In addition to the depletion of the offshore glacial delta, Haney said, sea-level rises have also been responsible for problems at Salisbury beach. The historic rise of sea level is about 1 foot per hundred years, Haney said.
"That sea level rise also puts pressure on barrier beaches and causes the beach to try to shift landward," Haney said.
Also to be taken into consideration is weather and the frequency, severity, direction and duration of storms, she said.
Taken as a whole, Haney said, the net change and result for Salisbury Beach currently is a state of erosion.
Hughes agrees with Haney. There are areas of erosion along the beach, he said, especially along the south end at Atlantic Avenue. It was the area most severely affected last year during the three-day storm that started on Patriots Day, he said.

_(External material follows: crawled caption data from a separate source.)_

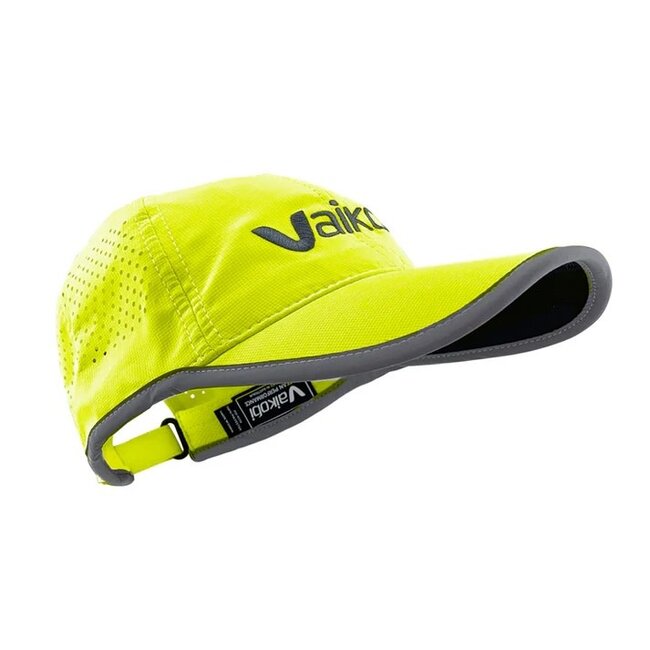 Vaikobi Performance Cap
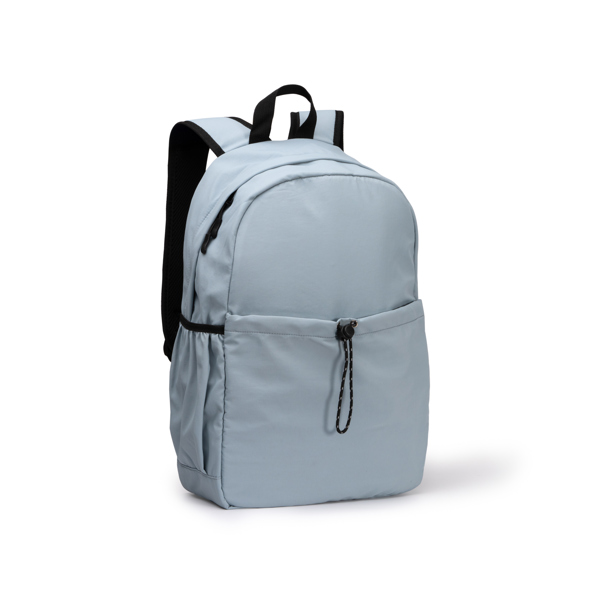 Mochila Stamina Lugo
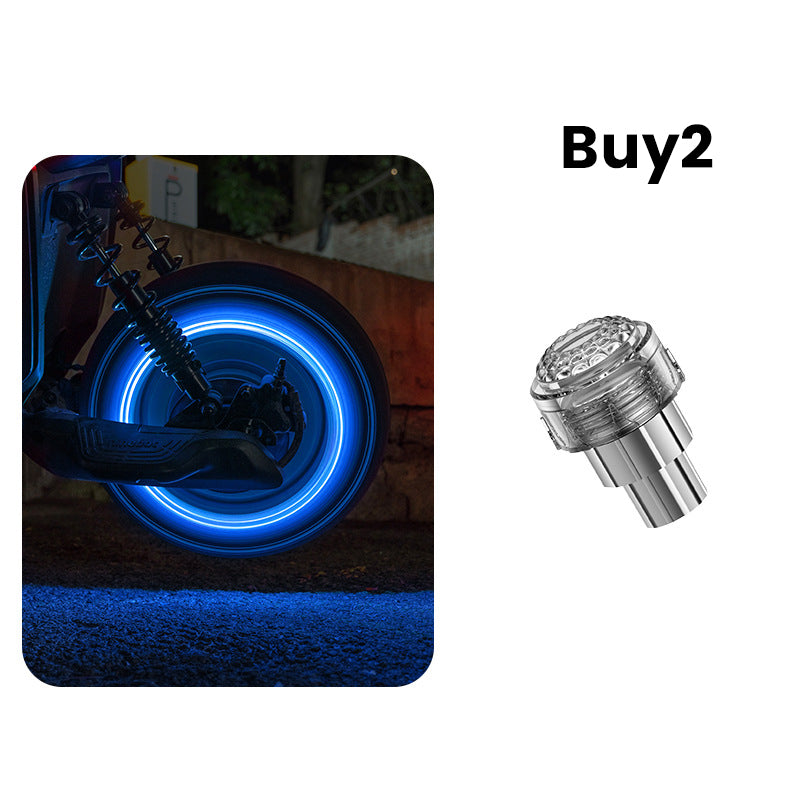 👍Elevate your car to the next level—enhance nighttime safety and showcase your unique style. Special price today.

Hughes and the Conservation Commission ordered the state Department of Conservation and Recreation, which owns all the seaside land on Salisbury Beach from the dunes to the waves, to develop a long-term maintenance plan for Salisbury Beach as one of the conditions for the emergency permit it granted DCR last year after the Patriots Day storm. The permit allowed DCR to truck in 20,000 cubic yards of sand to shore up teetering homes along Atlantic Avenue, as well as repair public pathways to the beach, which had lost so much sand they were dangerous to the public.

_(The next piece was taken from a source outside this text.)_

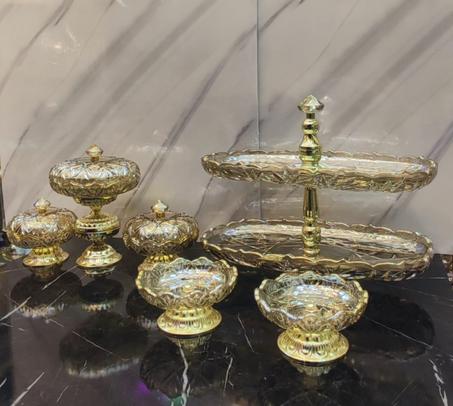 عرض قطع  كبيرة رائعة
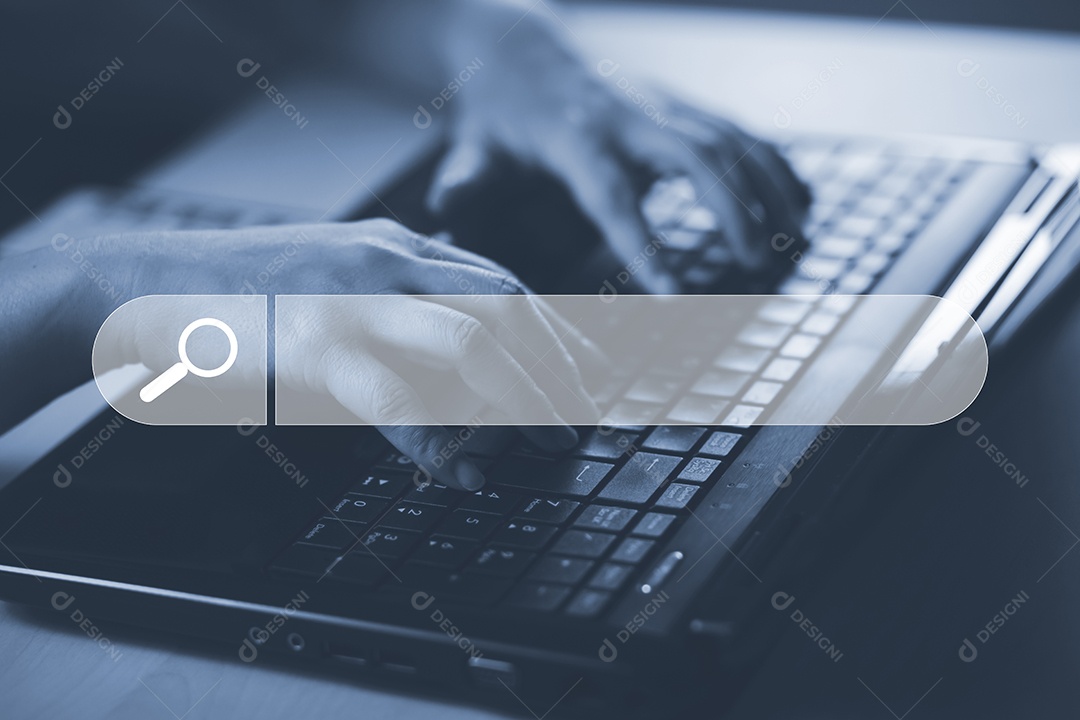 Pagamento online com marketing digital IA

Hughes said DCR is overdue in filing its required long-term beach maintenance plan with the commission, something he hopes will soon be remedied.
Hughes told selectmen recently he's hoping the plan will include emergency plans for the beach, such as stockpiling sand for use to fortify the beach during storms, he said.
"What we need is sand stockpiled for the next crisis," Hughes said. "Sandbags aren't going to help much. We need truckloads to put in front of houses."